Review | Songlines

The Very Best of Osibisa

Rating: ★★★★

View album and artist details

Album and Artist Details

Artist/band:

Osibisa

Label:

Golden Stool 001

Jan/Feb/2010

Osee Yee

Artist/band:

Osibisa

Label:

Golden Stool 002

Jan/Feb/2010

My introduction to African music came in 1972, when I saw Osibisa playing with Roxy Music at one of the Crystal Palace Garden Party concerts. Led by the Ghanaian saxophonist Teddy Osei, the band also included a couple of West African drummers and a bassist and lead guitarist from the Caribbean. As an 18–year–old rock’n’roll fan, to me they were just another band, albeit one with an exotic, tropical influence. Indeed, it rather shows how ignorant we were about world music at the time, for I distinctly remember thinking of them as being a UK–based equivalent of Santana.
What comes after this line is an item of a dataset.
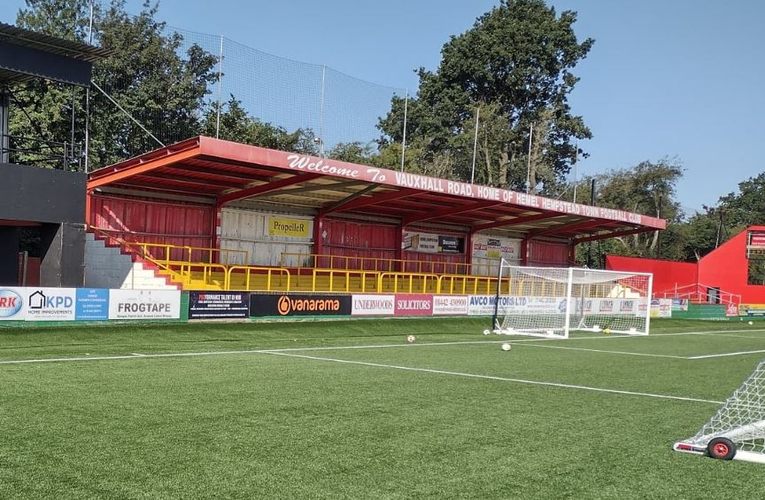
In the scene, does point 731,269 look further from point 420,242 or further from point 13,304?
point 13,304

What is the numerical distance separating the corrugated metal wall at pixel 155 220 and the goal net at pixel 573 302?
11559 mm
In fairness to my younger self, however, listening to The Very Best Of Osibisa today, I can hear why. Antiguan guitarist Wendell Richardson had clearly modelled his playing on Carlos Santana and some of the rhythms have a strong Latin tinge, as so much West African music did at the time. More importantly, many of their songs still sound terrific today, from the driving Afro–beat of 1971’s ‘Music For Gong Gong’ and the gentler ‘Woyayo’ to their 1980 dance floor update of Miriam Makeba’s ‘Pata Pata, via their 1975 highlife/disco–pop hit ‘Sunshine Day’.

Astonishingly, Osibisa are still going strong today. Although Osei is the only remaining original member, there’s a strong feeling of stepping through a timewarp to Osee Yee, enhanced by the fact that the cover features new, phantasmagorical artwork by Roger Dean, who did the striking flying elephant sleeve designs for their early albums almost 40 years ago. Little has changed musically, either, and the current nine–piece band create a pleasing African jazz–rock fusion with subtle Latin and R&B embellishments that never strays far from the original trademark sound, heard to best effect on the explosive ‘Watusi’ and ‘Yen Ara Ghana’. Only an anodyne cover of George Harrison’s ‘My Sweet Lord’ really misses the mark.